◆ Brief:
Extend the commentary on U.S. government debt and fiscal credibility by writing the next few paragraphs, picking up after its final sentence.

◆ Extracted text:
>>>>>

Remember that we run a large current account deficit, so we need to take in new foreign capital every day just to maintain our lifestyle. So this isn’t just about foreigners refusing to understand the American debt dream.

It’s true that the euro zone has had a rocky ride in recent months and we shouldn’t expect those countries to sort out their problems soon. Another round of serious euro sovereign debt issues is likely as we head into the spring.

But the euro leadership will sort itself out; there is too much on the line. A stronger and more Germanic core of the euro zone will establish its fiscal credibility and its resilience.

The key to debt sustainability isn’t how much revenue the government can raise relative to gross domestic product or some other economic characteristic. It’s whether a country has the political will to raise taxes or cut spending when under pressure from the financial markets.

This is where Greece and Ireland were found wanting in 2010; we’ll see how Portugal, Spain, Italy, Belgium and perhaps even France do in 2011. Then it will be the U.S.’s turn.

It’s Easy

The issue isn’t whether we can muster a bipartisan consensus to cut taxes; this is easy to do. But can our politicians agree on what to do when 10-year Treasury yields surge, interest payments soar and there are concerns about the rollover of our relatively short-term government debt?

<<<<<

◆ Records provided:
>>>>>

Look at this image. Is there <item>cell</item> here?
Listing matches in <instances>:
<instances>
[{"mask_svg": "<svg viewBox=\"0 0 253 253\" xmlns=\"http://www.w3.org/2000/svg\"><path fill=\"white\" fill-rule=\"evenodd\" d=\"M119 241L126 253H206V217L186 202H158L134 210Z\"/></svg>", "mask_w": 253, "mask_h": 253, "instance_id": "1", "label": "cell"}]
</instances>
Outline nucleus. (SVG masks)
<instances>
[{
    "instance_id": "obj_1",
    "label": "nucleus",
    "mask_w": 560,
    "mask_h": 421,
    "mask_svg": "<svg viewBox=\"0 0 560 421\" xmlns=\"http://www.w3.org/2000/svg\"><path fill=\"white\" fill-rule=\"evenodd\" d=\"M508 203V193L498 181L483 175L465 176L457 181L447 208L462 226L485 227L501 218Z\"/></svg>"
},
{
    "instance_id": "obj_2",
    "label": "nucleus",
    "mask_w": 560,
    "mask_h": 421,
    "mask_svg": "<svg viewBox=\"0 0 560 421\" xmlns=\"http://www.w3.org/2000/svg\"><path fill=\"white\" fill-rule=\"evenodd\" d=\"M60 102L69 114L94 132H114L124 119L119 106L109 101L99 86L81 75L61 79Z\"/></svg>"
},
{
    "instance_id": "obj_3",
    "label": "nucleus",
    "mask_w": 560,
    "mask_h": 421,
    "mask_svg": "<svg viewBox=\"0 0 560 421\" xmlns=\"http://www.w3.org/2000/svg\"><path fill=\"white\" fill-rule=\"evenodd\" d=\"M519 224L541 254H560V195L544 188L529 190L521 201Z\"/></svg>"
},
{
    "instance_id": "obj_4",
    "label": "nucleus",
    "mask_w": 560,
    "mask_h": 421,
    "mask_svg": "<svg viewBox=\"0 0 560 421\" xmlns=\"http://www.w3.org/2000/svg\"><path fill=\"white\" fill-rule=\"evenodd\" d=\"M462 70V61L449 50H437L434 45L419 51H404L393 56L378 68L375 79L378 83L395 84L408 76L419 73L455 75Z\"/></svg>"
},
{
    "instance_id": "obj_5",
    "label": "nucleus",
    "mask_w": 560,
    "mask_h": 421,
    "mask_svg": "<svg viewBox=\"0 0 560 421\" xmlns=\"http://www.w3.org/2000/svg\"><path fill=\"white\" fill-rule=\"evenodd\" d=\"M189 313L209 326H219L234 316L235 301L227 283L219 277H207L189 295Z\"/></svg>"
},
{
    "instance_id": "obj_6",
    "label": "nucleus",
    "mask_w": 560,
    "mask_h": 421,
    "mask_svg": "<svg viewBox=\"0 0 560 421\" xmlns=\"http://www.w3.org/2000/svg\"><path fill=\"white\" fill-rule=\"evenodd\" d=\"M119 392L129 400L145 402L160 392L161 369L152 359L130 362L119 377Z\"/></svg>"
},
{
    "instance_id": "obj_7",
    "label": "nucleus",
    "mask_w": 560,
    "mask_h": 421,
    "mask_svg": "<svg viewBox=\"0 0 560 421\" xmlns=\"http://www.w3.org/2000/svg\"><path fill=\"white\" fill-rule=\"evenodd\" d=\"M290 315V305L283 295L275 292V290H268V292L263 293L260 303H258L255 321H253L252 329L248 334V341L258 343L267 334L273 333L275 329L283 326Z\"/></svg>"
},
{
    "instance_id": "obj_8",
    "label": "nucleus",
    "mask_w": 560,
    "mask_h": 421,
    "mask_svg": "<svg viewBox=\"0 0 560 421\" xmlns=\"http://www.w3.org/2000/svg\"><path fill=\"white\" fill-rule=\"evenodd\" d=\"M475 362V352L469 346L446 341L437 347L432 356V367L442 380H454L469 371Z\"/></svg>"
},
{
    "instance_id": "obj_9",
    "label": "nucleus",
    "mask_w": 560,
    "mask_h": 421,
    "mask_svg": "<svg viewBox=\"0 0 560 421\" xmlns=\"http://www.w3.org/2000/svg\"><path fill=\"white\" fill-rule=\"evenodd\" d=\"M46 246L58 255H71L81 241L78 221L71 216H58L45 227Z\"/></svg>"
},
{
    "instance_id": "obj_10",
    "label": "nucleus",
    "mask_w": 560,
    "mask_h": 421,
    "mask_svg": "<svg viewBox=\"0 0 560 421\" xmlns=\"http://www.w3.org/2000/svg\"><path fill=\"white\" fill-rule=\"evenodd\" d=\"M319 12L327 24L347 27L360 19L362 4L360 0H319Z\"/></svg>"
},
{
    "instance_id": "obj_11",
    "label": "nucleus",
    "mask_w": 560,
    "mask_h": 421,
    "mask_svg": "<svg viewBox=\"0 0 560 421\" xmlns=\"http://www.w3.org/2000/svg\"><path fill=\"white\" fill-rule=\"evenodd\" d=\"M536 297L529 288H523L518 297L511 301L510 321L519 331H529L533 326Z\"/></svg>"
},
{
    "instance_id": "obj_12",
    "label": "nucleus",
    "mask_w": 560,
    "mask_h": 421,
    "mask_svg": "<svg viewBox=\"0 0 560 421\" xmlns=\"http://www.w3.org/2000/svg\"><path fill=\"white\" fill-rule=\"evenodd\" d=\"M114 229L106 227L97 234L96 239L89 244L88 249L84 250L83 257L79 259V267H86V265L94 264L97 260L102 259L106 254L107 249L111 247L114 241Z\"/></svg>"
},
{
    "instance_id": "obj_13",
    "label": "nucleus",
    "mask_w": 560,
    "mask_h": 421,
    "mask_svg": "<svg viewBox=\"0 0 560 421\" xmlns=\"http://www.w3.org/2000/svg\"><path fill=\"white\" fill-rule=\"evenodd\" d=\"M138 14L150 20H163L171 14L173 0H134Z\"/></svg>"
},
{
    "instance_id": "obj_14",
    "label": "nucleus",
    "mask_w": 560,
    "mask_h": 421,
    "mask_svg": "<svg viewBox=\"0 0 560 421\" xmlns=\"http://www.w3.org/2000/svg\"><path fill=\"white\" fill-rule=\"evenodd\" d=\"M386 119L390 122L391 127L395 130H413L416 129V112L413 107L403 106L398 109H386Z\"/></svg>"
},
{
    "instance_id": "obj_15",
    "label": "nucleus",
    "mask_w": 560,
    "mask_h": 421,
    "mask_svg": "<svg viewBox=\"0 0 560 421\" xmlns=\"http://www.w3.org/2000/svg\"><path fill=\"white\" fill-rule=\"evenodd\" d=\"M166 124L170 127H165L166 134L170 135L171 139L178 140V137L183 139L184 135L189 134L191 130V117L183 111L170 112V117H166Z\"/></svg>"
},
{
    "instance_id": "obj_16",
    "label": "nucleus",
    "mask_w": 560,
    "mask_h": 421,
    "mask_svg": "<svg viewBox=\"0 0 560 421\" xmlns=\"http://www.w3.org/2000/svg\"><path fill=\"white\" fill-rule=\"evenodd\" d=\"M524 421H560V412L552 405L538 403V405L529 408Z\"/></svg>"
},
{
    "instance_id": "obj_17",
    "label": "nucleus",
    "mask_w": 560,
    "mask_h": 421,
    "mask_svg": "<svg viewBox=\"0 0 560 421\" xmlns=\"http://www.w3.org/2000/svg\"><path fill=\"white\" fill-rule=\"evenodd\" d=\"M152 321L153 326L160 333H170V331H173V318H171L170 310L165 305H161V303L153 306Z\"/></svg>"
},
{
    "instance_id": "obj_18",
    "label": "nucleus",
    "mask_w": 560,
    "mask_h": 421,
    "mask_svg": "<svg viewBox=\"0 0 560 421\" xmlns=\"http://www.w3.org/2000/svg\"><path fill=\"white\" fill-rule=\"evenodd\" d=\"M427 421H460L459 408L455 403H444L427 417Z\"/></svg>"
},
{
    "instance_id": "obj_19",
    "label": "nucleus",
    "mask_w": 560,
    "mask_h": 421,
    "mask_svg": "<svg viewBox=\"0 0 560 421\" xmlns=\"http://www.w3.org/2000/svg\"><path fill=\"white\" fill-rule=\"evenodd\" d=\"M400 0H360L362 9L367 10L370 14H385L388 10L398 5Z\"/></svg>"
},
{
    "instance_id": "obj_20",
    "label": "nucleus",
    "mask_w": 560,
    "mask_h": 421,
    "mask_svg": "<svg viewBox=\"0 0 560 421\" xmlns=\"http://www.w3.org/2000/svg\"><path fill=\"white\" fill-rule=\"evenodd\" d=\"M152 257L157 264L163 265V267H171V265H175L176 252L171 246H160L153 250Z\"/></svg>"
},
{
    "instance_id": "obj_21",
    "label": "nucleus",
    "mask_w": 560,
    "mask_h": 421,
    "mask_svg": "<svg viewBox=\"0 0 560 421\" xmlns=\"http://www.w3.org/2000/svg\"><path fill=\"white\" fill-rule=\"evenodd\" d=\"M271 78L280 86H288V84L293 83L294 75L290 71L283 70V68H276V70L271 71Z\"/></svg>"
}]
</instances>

<<<<<

◆ The answer:
One response is: The Federal Reserve won’t let this happen and will use another round of quantitative easing or some other innovation to hold down long rates. Maybe so, but 10-year benchmark rates have spiked in the past month or so, and mortgage rates -- presumed to be the Fed’s target -- have gained more than half a percentage point from recent lows.

Some people, like my colleague Joseph Gagnon at the Peterson Institute for International Economics, think this reflects the success of the current round of quantitative easing. Others feel that it shows global sentiment already turning against U.S. fiscal policy. Either way, it suggests the U.S. has only a limited ability to finance its growing debt at very low interest rates.

Three Developments

When this kind of fiscal pressure builds, we typically see three developments. First, there is a fuller accounting of off-balance-sheet and contingent liabilities. We will hear a great deal about what the U.S. government really owes over the next 10 or 20 years in terms of its support for everything from public pensions to banks that are too big to fail.

Second, a state or other entity will get into serious trouble and threaten to default, creating a potential Lehman- type moment. The question is, just how much is the federal government on the hook?

Third, expectations become self-fulfilling. As interest rates rise, fiscal policy makers flounder. Unlike weaker European countries, the U.S. can’t use an outside fiscal authority to break this kind of spiral. Even China, holding perhaps around $2.6 trillion dollars, doesn’t have enough financial firepower to make a difference - and remember that most of its assets are in the very U.S. Treasury securities that will be under pressure.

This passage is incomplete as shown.